Supplied passage:
[GE users] Java DRMAA Error : can't send response for this message id - protocol error ?

crei crei at sun.com
Tue Dec 15 09:07:52 GMT 2009


I think a

aimk -only-core commlib

compiles only the commlib. But since the lib is not dynamically linked you
would also have to compile the drmaa part.

aimk -only-core drmaa_all

Hope this helps,

Regards,

Christian


On 12/15/09 07:37, umanga wrote:
> Greetings ,
> 
> Is there any easy way to compile only this library ,without compiling 
> whole SGE?
> 
> Regards
> umanga
> crei wrote:
>> Yes,
>>
>> function cl_commlib_receive_message() in file cl_commlib.c:
>>
>> There are two places where CL_RETVAL_PROTOCOL_ERROR is returned. This generates
>> the error message you see: "can't send response for this message id
>> - protocol error".
>>
>> Problem is that the code "if ( response_mid > connection->last_send_message_id) "
>> does not handle a wrap-around of the message ids which happens at 65535. Then
>> the message id is set to 1 again.
>>
>> You can simply remove the code parts where CL_RETVAL_PROTOCOL_ERROR is returned
>> and it should work.
>>
>> I will work on a better solution for this ...
>>
>> Regards,
>>
>> Christian
>>
>>
>>
>>
>> On 12/08/09 11:05, umanga wrote:
>>   
>>> Greetings ,
>>>
>>> I took a peek at  'cl_commlib.c' and couldn't figure out what to look 
>>> into :)
>>> Any tip to get started ?
>>>
>>> regards
>>> umanga
>>>
>>> crei wrote:
>>>     
>>>> Hi,
>>>>
>>>> this looks indeed like some wrap-around problem in the commlib. The max.

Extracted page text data
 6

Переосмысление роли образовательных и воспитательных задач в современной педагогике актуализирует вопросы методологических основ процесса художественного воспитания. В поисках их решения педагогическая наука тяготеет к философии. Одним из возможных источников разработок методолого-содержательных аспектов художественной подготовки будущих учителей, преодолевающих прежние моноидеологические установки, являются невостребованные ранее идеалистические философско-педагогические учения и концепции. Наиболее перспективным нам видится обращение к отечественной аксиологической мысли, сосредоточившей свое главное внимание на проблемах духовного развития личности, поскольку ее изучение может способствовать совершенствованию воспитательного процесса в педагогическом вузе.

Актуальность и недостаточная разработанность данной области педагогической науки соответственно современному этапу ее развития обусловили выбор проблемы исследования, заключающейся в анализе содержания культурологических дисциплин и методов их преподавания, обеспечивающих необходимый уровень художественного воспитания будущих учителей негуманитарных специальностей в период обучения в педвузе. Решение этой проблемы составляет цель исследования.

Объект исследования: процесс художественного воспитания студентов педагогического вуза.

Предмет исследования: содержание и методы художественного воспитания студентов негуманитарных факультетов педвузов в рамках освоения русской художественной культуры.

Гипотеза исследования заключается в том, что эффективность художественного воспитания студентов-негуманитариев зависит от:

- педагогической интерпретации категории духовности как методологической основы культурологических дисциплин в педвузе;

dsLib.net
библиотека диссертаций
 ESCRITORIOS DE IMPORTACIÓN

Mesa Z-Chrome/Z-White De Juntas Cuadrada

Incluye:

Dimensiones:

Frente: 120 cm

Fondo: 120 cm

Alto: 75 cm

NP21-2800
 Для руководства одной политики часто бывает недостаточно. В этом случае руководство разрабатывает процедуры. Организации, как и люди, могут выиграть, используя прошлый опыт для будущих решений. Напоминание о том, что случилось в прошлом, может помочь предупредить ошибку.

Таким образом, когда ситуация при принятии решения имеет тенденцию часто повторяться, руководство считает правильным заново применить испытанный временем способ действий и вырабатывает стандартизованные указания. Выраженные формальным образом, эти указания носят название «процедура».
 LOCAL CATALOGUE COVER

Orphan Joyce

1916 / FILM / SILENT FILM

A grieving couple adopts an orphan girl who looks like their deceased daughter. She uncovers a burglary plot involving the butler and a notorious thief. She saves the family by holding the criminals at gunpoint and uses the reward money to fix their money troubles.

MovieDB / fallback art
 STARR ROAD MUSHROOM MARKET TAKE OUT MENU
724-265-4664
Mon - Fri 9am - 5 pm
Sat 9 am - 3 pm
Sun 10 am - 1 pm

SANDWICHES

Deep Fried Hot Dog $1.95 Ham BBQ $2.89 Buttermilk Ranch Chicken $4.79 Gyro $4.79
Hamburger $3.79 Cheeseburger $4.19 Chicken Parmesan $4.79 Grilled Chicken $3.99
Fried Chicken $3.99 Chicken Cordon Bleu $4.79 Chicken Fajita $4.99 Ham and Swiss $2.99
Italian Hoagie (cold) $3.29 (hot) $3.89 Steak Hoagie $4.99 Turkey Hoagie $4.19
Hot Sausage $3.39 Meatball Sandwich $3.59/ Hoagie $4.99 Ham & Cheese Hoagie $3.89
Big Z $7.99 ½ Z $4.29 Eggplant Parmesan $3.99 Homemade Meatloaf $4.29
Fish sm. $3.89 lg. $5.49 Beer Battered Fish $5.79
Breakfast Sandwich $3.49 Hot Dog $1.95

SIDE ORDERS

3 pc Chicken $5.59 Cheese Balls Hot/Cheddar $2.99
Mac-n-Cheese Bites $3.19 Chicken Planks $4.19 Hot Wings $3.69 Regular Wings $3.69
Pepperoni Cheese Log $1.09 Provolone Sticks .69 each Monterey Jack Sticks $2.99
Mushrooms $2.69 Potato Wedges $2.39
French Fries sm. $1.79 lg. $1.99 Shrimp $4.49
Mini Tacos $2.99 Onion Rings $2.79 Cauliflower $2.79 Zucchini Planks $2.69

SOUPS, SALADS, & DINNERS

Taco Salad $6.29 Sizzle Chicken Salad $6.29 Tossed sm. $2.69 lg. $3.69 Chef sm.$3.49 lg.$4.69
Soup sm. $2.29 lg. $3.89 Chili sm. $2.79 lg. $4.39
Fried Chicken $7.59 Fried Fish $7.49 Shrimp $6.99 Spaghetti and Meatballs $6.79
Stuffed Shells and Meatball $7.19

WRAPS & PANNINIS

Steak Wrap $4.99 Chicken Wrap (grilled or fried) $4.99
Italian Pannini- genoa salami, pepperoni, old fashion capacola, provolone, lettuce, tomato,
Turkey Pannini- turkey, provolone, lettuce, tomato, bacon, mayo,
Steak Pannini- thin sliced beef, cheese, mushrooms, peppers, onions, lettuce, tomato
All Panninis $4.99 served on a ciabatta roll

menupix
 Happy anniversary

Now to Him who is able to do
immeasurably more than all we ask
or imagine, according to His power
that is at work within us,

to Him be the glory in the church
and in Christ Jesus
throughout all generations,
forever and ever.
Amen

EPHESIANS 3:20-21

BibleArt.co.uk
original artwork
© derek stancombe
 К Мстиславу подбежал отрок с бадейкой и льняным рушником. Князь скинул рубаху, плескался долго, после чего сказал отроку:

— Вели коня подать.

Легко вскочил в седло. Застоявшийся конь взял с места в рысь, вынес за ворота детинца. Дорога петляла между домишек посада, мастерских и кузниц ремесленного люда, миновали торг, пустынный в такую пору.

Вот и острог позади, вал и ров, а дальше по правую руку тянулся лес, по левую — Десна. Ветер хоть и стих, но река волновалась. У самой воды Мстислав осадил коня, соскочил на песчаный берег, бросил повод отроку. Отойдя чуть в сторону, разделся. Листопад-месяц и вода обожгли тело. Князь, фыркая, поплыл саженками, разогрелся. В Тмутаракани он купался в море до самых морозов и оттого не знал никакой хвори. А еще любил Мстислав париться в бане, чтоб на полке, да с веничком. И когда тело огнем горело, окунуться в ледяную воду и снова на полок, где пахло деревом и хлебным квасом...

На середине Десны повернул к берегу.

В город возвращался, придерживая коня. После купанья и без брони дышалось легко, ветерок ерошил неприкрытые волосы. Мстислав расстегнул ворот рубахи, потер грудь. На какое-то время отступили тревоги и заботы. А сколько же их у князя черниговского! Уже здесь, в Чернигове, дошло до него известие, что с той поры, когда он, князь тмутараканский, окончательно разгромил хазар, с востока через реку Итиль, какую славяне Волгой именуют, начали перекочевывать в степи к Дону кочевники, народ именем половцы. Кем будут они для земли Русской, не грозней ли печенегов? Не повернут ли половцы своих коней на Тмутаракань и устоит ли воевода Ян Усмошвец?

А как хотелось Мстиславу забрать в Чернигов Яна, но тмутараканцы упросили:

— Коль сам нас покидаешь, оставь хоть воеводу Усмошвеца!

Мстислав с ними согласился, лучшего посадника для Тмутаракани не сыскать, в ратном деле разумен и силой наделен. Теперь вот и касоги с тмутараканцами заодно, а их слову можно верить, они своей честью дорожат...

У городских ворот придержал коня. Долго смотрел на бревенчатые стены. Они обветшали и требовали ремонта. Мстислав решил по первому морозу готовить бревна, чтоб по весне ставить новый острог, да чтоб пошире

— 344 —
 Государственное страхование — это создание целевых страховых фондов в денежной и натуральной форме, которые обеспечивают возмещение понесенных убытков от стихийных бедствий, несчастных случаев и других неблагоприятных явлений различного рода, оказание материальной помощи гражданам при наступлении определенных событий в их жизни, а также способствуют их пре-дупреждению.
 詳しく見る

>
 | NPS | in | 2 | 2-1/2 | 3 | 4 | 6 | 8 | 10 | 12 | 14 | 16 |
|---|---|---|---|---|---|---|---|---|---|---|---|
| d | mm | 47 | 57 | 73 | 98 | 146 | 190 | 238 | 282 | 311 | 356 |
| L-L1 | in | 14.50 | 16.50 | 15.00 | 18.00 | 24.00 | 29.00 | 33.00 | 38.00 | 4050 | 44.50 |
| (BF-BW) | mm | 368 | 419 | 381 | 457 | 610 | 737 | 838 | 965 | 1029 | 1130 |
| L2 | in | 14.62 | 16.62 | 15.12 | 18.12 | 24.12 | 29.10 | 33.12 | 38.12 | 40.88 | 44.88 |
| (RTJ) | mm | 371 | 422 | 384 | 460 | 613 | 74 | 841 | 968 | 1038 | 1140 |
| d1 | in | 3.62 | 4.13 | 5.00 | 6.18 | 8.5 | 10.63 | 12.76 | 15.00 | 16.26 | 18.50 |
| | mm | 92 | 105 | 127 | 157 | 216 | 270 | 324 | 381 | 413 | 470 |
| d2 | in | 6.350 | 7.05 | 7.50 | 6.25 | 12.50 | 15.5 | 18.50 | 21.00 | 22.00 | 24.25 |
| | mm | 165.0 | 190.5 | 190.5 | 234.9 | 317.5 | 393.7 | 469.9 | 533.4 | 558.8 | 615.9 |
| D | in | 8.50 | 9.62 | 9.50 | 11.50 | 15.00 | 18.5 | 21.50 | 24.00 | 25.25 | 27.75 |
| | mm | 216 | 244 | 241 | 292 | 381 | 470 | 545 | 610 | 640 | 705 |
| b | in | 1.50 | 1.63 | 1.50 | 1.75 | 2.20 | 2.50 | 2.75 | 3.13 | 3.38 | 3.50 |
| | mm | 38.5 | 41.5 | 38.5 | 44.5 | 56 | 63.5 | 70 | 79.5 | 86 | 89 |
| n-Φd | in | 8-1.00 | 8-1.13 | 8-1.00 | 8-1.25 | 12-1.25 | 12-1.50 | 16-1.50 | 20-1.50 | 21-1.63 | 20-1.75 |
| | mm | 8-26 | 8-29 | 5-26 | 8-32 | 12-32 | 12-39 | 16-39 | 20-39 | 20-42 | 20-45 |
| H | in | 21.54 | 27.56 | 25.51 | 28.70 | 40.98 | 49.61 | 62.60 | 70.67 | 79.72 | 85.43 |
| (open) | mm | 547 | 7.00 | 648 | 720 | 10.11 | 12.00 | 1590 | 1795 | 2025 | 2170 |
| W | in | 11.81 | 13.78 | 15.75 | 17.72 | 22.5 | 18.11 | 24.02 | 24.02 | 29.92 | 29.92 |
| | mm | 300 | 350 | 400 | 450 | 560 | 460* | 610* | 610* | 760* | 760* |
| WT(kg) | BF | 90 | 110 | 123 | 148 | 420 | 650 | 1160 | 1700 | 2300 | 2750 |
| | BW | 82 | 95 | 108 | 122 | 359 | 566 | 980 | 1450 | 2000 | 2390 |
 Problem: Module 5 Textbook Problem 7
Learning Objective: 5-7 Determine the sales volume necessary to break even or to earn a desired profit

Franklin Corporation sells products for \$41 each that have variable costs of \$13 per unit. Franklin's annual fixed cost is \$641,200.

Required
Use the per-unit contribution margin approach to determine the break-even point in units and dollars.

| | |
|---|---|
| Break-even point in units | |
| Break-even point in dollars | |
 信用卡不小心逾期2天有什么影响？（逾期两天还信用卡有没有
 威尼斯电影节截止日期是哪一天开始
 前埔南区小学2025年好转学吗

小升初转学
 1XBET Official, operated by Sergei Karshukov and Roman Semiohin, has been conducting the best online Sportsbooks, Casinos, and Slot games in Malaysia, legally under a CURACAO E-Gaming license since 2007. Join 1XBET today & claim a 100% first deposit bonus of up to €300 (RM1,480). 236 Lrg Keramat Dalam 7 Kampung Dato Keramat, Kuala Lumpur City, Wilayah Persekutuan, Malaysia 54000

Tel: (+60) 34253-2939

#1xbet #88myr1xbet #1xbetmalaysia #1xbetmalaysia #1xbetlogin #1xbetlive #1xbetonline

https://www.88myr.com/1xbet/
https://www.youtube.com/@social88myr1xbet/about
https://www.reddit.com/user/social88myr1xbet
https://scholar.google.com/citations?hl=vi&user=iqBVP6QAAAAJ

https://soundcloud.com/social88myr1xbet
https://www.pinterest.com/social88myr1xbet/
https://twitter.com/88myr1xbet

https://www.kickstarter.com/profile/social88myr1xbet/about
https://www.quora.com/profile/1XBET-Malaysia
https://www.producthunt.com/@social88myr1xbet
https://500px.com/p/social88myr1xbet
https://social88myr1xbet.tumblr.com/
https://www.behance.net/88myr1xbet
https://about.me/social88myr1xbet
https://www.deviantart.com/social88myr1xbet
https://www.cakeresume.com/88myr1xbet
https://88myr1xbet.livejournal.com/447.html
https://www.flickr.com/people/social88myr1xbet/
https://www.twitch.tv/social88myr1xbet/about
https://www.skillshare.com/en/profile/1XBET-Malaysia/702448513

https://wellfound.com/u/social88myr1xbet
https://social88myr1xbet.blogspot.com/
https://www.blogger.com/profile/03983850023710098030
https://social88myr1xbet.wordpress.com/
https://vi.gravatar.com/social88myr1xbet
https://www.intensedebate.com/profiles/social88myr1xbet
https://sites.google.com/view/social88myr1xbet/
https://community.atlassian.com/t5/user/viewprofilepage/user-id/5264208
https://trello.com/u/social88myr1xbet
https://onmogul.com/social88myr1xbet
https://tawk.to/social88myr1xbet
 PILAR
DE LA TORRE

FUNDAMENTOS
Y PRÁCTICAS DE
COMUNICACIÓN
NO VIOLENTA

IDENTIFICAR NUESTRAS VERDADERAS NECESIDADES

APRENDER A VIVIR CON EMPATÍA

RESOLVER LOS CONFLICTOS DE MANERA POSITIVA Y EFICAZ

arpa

Task set:
- 1) Answer these questions using the DRMAA error thread:
(a) Which command compiles only the commlib?
(b) At what value do the message ids wrap around, and what is the id then set to?
(c) Which function in cl_commlib.c returns CL_RETVAL_PROTOCOL_ERROR?
- 2) Write out the part of the DRMAA error thread between "[GE users] Java" and "the drmaa part.", inclusive.
This data has no connection to the DRMAA error thread.

Exercise responses:
- 1)
(a) aimk -only-core commlib
(b) They wrap around at 65535, and the id is then set to 1.
(c) cl_commlib_receive_message()

- 2)
[GE users] Java DRMAA Error : can't send response for this message id - protocol error ?

crei crei at sun.com
Tue Dec 15 09:07:52 GMT 2009


I think a

aimk -only-core commlib

compiles only the commlib. But since the lib is not dynamically linked you
would also have to compile the drmaa part.